■ TO DO: Every record, from first to last, should be written out again exactly.

■ PROVIDED RECORDS:
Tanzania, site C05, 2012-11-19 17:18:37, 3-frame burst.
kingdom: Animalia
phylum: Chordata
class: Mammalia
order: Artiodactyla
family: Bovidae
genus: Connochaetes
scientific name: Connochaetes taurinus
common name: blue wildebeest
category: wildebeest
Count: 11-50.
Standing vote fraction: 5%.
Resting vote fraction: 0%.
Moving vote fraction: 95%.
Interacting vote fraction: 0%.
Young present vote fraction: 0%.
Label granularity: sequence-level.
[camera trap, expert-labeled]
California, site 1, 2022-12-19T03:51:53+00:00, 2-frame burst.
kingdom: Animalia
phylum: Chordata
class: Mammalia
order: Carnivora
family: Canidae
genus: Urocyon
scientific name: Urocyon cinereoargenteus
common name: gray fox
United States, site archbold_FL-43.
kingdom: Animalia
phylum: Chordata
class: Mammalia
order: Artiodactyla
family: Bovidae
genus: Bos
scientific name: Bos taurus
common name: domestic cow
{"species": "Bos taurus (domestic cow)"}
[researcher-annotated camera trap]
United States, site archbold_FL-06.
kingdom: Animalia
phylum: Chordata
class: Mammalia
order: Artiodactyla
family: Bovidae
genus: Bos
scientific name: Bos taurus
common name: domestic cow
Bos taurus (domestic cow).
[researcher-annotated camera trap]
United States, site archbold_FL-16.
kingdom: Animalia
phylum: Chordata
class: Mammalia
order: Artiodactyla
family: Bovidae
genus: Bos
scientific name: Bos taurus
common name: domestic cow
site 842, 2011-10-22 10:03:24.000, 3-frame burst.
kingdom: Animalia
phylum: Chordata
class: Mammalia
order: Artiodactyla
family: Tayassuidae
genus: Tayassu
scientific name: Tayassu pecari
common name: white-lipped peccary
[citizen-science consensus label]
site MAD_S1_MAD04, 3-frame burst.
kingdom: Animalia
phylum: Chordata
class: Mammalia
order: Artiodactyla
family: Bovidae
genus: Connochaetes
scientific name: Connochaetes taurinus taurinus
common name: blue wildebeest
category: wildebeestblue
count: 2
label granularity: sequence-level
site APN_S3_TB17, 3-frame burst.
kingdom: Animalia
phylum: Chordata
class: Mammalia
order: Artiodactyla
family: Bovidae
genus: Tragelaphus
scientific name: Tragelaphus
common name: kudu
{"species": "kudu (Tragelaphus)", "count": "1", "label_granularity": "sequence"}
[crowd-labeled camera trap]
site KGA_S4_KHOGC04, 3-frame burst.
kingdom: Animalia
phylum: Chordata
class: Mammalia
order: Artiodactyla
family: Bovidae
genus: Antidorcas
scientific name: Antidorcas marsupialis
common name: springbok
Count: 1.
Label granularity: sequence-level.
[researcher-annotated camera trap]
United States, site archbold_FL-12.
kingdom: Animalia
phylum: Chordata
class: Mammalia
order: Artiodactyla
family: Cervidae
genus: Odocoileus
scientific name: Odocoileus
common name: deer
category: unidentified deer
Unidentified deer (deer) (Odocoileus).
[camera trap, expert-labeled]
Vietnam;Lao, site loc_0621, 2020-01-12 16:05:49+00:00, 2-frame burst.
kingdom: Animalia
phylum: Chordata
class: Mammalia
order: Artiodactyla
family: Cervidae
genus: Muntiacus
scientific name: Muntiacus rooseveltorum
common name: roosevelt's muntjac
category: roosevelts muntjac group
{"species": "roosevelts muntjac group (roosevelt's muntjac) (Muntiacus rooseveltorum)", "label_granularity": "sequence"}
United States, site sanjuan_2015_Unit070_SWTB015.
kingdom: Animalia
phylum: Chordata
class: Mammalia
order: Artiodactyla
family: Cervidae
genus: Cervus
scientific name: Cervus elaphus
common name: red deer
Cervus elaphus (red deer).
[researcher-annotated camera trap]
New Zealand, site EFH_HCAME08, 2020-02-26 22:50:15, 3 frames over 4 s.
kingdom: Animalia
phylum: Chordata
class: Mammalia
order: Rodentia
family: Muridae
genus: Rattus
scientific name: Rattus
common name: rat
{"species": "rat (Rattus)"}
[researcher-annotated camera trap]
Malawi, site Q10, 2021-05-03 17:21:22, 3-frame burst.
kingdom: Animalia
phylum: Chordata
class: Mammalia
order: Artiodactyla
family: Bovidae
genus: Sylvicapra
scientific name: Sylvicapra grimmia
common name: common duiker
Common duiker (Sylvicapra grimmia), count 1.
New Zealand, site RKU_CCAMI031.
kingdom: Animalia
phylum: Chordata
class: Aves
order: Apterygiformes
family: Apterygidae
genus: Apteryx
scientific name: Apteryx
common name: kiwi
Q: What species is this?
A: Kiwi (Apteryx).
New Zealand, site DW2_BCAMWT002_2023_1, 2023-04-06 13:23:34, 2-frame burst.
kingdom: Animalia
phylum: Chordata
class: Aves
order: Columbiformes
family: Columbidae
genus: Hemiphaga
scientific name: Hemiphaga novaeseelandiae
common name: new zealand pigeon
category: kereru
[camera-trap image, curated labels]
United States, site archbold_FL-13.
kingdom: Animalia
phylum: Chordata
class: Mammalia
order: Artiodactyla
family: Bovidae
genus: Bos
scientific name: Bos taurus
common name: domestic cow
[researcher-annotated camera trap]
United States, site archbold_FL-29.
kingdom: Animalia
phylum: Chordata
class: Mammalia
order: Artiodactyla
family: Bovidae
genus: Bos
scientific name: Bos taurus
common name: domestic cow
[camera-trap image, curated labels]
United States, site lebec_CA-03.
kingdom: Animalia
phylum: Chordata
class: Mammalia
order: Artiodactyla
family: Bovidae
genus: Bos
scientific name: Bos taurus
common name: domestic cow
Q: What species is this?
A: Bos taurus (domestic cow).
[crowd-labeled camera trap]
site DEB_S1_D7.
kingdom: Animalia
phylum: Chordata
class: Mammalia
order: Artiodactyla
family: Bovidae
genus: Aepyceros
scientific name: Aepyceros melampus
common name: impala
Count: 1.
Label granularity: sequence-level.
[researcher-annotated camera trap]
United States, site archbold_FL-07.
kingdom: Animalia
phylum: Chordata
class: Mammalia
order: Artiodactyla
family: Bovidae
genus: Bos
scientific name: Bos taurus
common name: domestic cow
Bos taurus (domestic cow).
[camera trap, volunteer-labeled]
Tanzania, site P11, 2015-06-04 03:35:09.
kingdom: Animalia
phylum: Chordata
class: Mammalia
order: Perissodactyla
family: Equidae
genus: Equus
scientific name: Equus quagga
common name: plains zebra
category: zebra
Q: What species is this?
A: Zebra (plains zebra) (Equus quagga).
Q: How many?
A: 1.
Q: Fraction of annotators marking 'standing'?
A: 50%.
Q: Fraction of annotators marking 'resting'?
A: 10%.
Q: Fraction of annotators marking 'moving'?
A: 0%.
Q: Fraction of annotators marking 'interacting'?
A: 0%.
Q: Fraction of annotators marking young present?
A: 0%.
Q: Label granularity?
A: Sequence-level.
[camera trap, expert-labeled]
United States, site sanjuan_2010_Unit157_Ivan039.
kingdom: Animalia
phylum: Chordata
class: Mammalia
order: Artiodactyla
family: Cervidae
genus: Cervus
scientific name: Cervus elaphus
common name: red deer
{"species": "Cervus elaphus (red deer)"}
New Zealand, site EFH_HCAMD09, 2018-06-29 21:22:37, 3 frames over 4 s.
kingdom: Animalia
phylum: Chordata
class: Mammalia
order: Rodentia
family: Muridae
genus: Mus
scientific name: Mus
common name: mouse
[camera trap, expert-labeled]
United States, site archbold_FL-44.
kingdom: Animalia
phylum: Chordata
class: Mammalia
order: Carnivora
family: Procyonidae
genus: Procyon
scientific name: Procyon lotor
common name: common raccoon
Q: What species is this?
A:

■ SOLVED EXERCISE:
Tanzania, site C05, 2012-11-19 17:18:37, 3-frame burst.
kingdom: Animalia
phylum: Chordata
class: Mammalia
order: Artiodactyla
family: Bovidae
genus: Connochaetes
scientific name: Connochaetes taurinus
common name: blue wildebeest
category: wildebeest
Count: 11-50.
Standing vote fraction: 5%.
Resting vote fraction: 0%.
Moving vote fraction: 95%.
Interacting vote fraction: 0%.
Young present vote fraction: 0%.
Label granularity: sequence-level.
[camera trap, expert-labeled]
California, site 1, 2022-12-19T03:51:53+00:00, 2-frame burst.
kingdom: Animalia
phylum: Chordata
class: Mammalia
order: Carnivora
family: Canidae
genus: Urocyon
scientific name: Urocyon cinereoargenteus
common name: gray fox
United States, site archbold_FL-43.
kingdom: Animalia
phylum: Chordata
class: Mammalia
order: Artiodactyla
family: Bovidae
genus: Bos
scientific name: Bos taurus
common name: domestic cow
{"species": "Bos taurus (domestic cow)"}
[researcher-annotated camera trap]
United States, site archbold_FL-06.
kingdom: Animalia
phylum: Chordata
class: Mammalia
order: Artiodactyla
family: Bovidae
genus: Bos
scientific name: Bos taurus
common name: domestic cow
Bos taurus (domestic cow).
[researcher-annotated camera trap]
United States, site archbold_FL-16.
kingdom: Animalia
phylum: Chordata
class: Mammalia
order: Artiodactyla
family: Bovidae
genus: Bos
scientific name: Bos taurus
common name: domestic cow
site 842, 2011-10-22 10:03:24.000, 3-frame burst.
kingdom: Animalia
phylum: Chordata
class: Mammalia
order: Artiodactyla
family: Tayassuidae
genus: Tayassu
scientific name: Tayassu pecari
common name: white-lipped peccary
[citizen-science consensus label]
site MAD_S1_MAD04, 3-frame burst.
kingdom: Animalia
phylum: Chordata
class: Mammalia
order: Artiodactyla
family: Bovidae
genus: Connochaetes
scientific name: Connochaetes taurinus taurinus
common name: blue wildebeest
category: wildebeestblue
count: 2
label granularity: sequence-level
site APN_S3_TB17, 3-frame burst.
kingdom: Animalia
phylum: Chordata
class: Mammalia
order: Artiodactyla
family: Bovidae
genus: Tragelaphus
scientific name: Tragelaphus
common name: kudu
{"species": "kudu (Tragelaphus)", "count": "1", "label_granularity": "sequence"}
[crowd-labeled camera trap]
site KGA_S4_KHOGC04, 3-frame burst.
kingdom: Animalia
phylum: Chordata
class: Mammalia
order: Artiodactyla
family: Bovidae
genus: Antidorcas
scientific name: Antidorcas marsupialis
common name: springbok
Count: 1.
Label granularity: sequence-level.
[researcher-annotated camera trap]
United States, site archbold_FL-12.
kingdom: Animalia
phylum: Chordata
class: Mammalia
order: Artiodactyla
family: Cervidae
genus: Odocoileus
scientific name: Odocoileus
common name: deer
category: unidentified deer
Unidentified deer (deer) (Odocoileus).
[camera trap, expert-labeled]
Vietnam;Lao, site loc_0621, 2020-01-12 16:05:49+00:00, 2-frame burst.
kingdom: Animalia
phylum: Chordata
class: Mammalia
order: Artiodactyla
family: Cervidae
genus: Muntiacus
scientific name: Muntiacus rooseveltorum
common name: roosevelt's muntjac
category: roosevelts muntjac group
{"species": "roosevelts muntjac group (roosevelt's muntjac) (Muntiacus rooseveltorum)", "label_granularity": "sequence"}
United States, site sanjuan_2015_Unit070_SWTB015.
kingdom: Animalia
phylum: Chordata
class: Mammalia
order: Artiodactyla
family: Cervidae
genus: Cervus
scientific name: Cervus elaphus
common name: red deer
Cervus elaphus (red deer).
[researcher-annotated camera trap]
New Zealand, site EFH_HCAME08, 2020-02-26 22:50:15, 3 frames over 4 s.
kingdom: Animalia
phylum: Chordata
class: Mammalia
order: Rodentia
family: Muridae
genus: Rattus
scientific name: Rattus
common name: rat
{"species": "rat (Rattus)"}
[researcher-annotated camera trap]
Malawi, site Q10, 2021-05-03 17:21:22, 3-frame burst.
kingdom: Animalia
phylum: Chordata
class: Mammalia
order: Artiodactyla
family: Bovidae
genus: Sylvicapra
scientific name: Sylvicapra grimmia
common name: common duiker
Common duiker (Sylvicapra grimmia), count 1.
New Zealand, site RKU_CCAMI031.
kingdom: Animalia
phylum: Chordata
class: Aves
order: Apterygiformes
family: Apterygidae
genus: Apteryx
scientific name: Apteryx
common name: kiwi
Q: What species is this?
A: Kiwi (Apteryx).
New Zealand, site DW2_BCAMWT002_2023_1, 2023-04-06 13:23:34, 2-frame burst.
kingdom: Animalia
phylum: Chordata
class: Aves
order: Columbiformes
family: Columbidae
genus: Hemiphaga
scientific name: Hemiphaga novaeseelandiae
common name: new zealand pigeon
category: kereru
[camera-trap image, curated labels]
United States, site archbold_FL-13.
kingdom: Animalia
phylum: Chordata
class: Mammalia
order: Artiodactyla
family: Bovidae
genus: Bos
scientific name: Bos taurus
common name: domestic cow
[researcher-annotated camera trap]
United States, site archbold_FL-29.
kingdom: Animalia
phylum: Chordata
class: Mammalia
order: Artiodactyla
family: Bovidae
genus: Bos
scientific name: Bos taurus
common name: domestic cow
[camera-trap image, curated labels]
United States, site lebec_CA-03.
kingdom: Animalia
phylum: Chordata
class: Mammalia
order: Artiodactyla
family: Bovidae
genus: Bos
scientific name: Bos taurus
common name: domestic cow
Q: What species is this?
A: Bos taurus (domestic cow).
[crowd-labeled camera trap]
site DEB_S1_D7.
kingdom: Animalia
phylum: Chordata
class: Mammalia
order: Artiodactyla
family: Bovidae
genus: Aepyceros
scientific name: Aepyceros melampus
common name: impala
Count: 1.
Label granularity: sequence-level.
[researcher-annotated camera trap]
United States, site archbold_FL-07.
kingdom: Animalia
phylum: Chordata
class: Mammalia
order: Artiodactyla
family: Bovidae
genus: Bos
scientific name: Bos taurus
common name: domestic cow
Bos taurus (domestic cow).
[camera trap, volunteer-labeled]
Tanzania, site P11, 2015-06-04 03:35:09.
kingdom: Animalia
phylum: Chordata
class: Mammalia
order: Perissodactyla
family: Equidae
genus: Equus
scientific name: Equus quagga
common name: plains zebra
category: zebra
Q: What species is this?
A: Zebra (plains zebra) (Equus quagga).
Q: How many?
A: 1.
Q: Fraction of annotators marking 'standing'?
A: 50%.
Q: Fraction of annotators marking 'resting'?
A: 10%.
Q: Fraction of annotators marking 'moving'?
A: 0%.
Q: Fraction of annotators marking 'interacting'?
A: 0%.
Q: Fraction of annotators marking young present?
A: 0%.
Q: Label granularity?
A: Sequence-level.
[camera trap, expert-labeled]
United States, site sanjuan_2010_Unit157_Ivan039.
kingdom: Animalia
phylum: Chordata
class: Mammalia
order: Artiodactyla
family: Cervidae
genus: Cervus
scientific name: Cervus elaphus
common name: red deer
{"species": "Cervus elaphus (red deer)"}
New Zealand, site EFH_HCAMD09, 2018-06-29 21:22:37, 3 frames over 4 s.
kingdom: Animalia
phylum: Chordata
class: Mammalia
order: Rodentia
family: Muridae
genus: Mus
scientific name: Mus
common name: mouse
[camera trap, expert-labeled]
United States, site archbold_FL-44.
kingdom: Animalia
phylum: Chordata
class: Mammalia
order: Carnivora
family: Procyonidae
genus: Procyon
scientific name: Procyon lotor
common name: common raccoon
Q: What species is this?
A:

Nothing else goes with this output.